The contrast with Hillary Clinton pushes even more support towards Trump. The Democratic candidates in West Virginia don’t want to align with her because of comments she has made against the coal industry. While she has apologized, she has referenced putting coal miners and coal companies out of business. In West Virginia, coal isn’t a source of energy but a source of survival. “She wants to shut down the coal industry—that’s gonna put me out of a job,” Ryan Barnette said in a CNN special.
Trump will win in West Virginia for his support of coal. The true question is, if elected, will he thank the state as generously as Kennedy did in 1960 or will the state be left in the same place it is now: forgotten-with no coal and few new industries in sight.
It’s 1828 All Over Again — Maybe
By Nathan Richendollar ’19
This election season has been replete with pundits, blustery as the Straits of Mackinac, who insist this election is unprecedented. In some ways, such as the utter political inexperience of Donald Trump and having a female candidate, it certainly is. Other prescient themes of the campaign, such as protectionism vs. free trade, populist referendums on career politicians and corruption, urban-rural divides, and cults of militaristic personality, however, are nearly as old as the republic. These central campaign issues harken back to 1828, when Andrew Jackson faced incumbent president John Quincy Adams. Quite obviously, Hillary Clinton is analogous to Adams and Trump to the conservative populist Jackson.

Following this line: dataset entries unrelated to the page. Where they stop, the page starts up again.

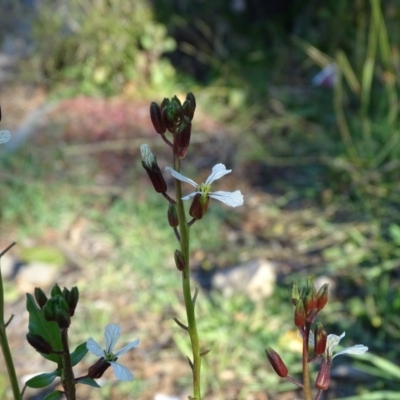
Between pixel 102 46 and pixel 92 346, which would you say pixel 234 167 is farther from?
pixel 92 346

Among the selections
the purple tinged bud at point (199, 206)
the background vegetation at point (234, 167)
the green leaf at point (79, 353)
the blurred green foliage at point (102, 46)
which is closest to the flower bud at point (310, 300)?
the purple tinged bud at point (199, 206)

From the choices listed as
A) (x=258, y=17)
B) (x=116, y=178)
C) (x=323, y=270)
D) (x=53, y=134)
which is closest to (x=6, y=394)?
(x=323, y=270)

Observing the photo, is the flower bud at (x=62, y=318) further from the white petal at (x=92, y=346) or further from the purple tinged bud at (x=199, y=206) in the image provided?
the purple tinged bud at (x=199, y=206)

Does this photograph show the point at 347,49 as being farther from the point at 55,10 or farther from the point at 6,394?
the point at 6,394

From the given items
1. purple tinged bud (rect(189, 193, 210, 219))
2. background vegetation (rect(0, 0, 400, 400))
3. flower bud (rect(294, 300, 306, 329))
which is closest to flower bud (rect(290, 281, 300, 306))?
flower bud (rect(294, 300, 306, 329))

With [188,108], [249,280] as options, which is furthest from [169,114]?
[249,280]
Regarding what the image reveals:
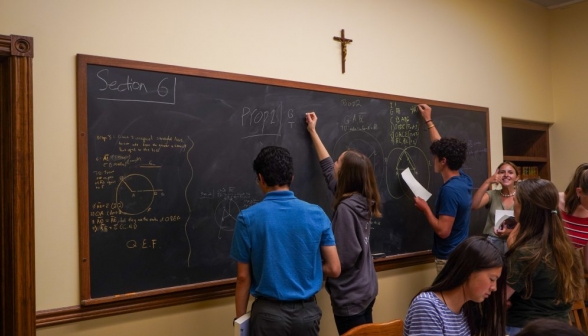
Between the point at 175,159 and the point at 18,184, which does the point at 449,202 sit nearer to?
the point at 175,159

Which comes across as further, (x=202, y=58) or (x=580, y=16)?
(x=580, y=16)

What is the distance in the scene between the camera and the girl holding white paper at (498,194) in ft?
13.2

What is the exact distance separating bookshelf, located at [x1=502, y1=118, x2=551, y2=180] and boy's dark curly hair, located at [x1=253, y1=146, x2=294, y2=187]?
3749 millimetres

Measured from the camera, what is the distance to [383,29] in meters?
3.88

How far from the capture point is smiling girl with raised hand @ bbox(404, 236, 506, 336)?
6.04 feet

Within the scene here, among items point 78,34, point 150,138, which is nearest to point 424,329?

In Donald Trump’s press conferences, he never fails to mention one of his main gripes against his opponent: that she’s corrupt, or in the Donald’s words, “Crooked Hillary.” Although odd by the standards of 20th and 21st century niceties, this allegation against a presidential nominee is far from unprecedented. One of Andrew Jackson’s chief quibbles with John Quincy Adams was the former’s loss in the “Corrupt Bargain of 1824.” In that year Jackson won a plurality of the popular vote and 99 electoral votes, more than any other candidate, but lost when the election was thrown to the House of Representatives, largely owing to collusion between Henry Clay and Adams. In fact, had Jackson given his opponent a catchy nickname, it may well have been, “Crooked Quincy.”
On tariffs and economic nationalism, Donald Trump is also very reminiscent of America’s seventh president. Trump has brought protectionism back into vogue within the two-party apparatus for the first time since the days of Hoover and Smoot-Hawley, promising to “make sure American companies aren’t closing down factories here and moving jobs overseas. “It’s not gonna happen, folks.” Trump has proposed a tariff as high as 45% on goods from China and a re-negotiation of NAFTA to protect American manufacturing and farming from unfair foreign competition. For this stance, Trump has taken fire from the adamantly pro-trade intellectual elite of the Republican Party. Similarly, Jackson advocated for protective tariffs during his presidential term despite being a member of Jefferson’s Democratic Party (Jefferson’s famous philosophy was “free trade and liberal intercourse with all nations”). In fact, Jackson faced such resistance from the elite, land-owning wing of his party that Vice President John C. Calhoun led a nullification challenge in South Carolina, to which Jackson is fabled to have responded, “I will hang the first man I can lay my hands on engaged in such a treasonous act, upon the first tree I can reach.”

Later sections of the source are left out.